_ACTIVITY_: Extract the records below word for word and ignore the images.

Short descriptive text snippets
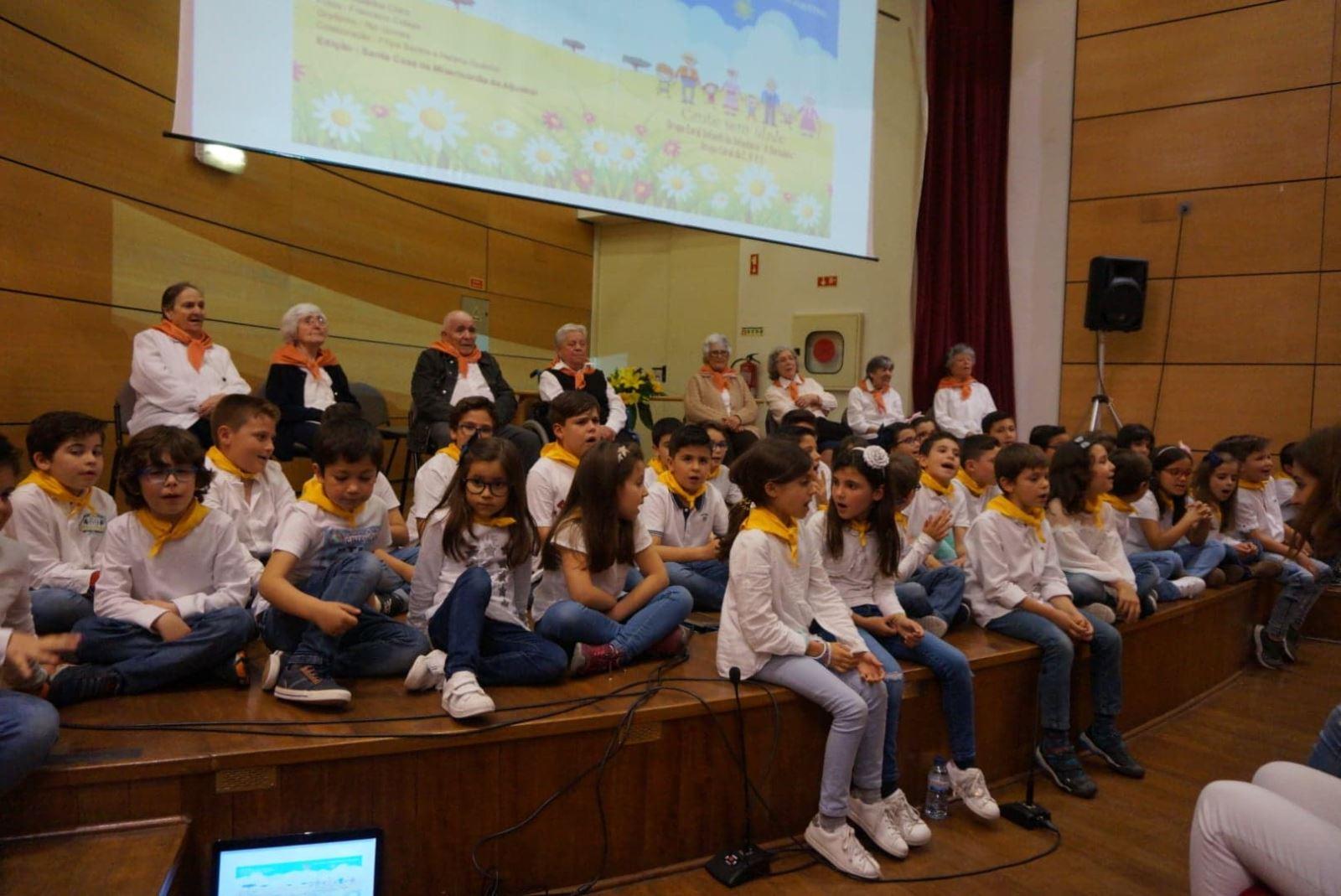 Aljustrel | Idosos e crianças cantam o Alentejo  em CD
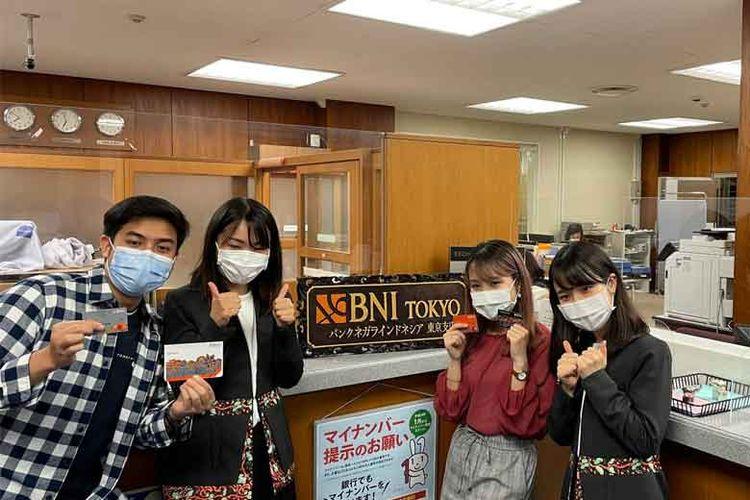 Jerome Polin bersama temannya membuka rekening BNI Taplus di BNI cabang Tokyo.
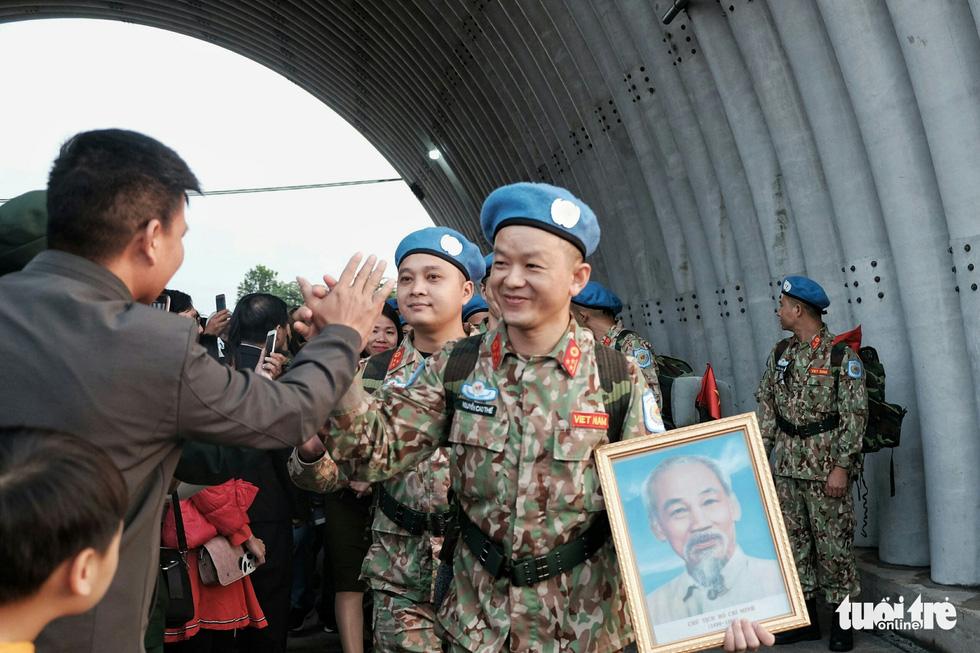 Ngựa thồ C17 Úc đưa quân nhân Việt Nam đi Nam Sudan gìn giữ hoà bình - Ảnh 9.
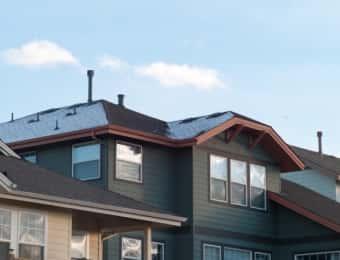 窓と屋根の多い戸建住宅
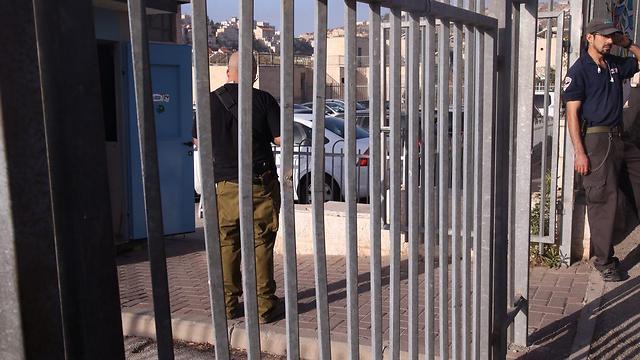 מאבטח בכניסה לחטיבה שבה לומד הנער שנפצע (צילום: מוטי קמחי)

_RESULT OF THE EXERCISE_:
 Aljustrel | Idosos e crianças cantam o Alentejo  em CD
 Jerome Polin bersama temannya membuka rekening BNI Taplus di BNI cabang Tokyo.
 Ngựa thồ C17 Úc đưa quân nhân Việt Nam đi Nam Sudan gìn giữ hoà bình - Ảnh 9.
 窓と屋根の多い戸建住宅
 מאבטח בכניסה לחטיבה שבה לומד הנער שנפצע (צילום: מוטי קמחי)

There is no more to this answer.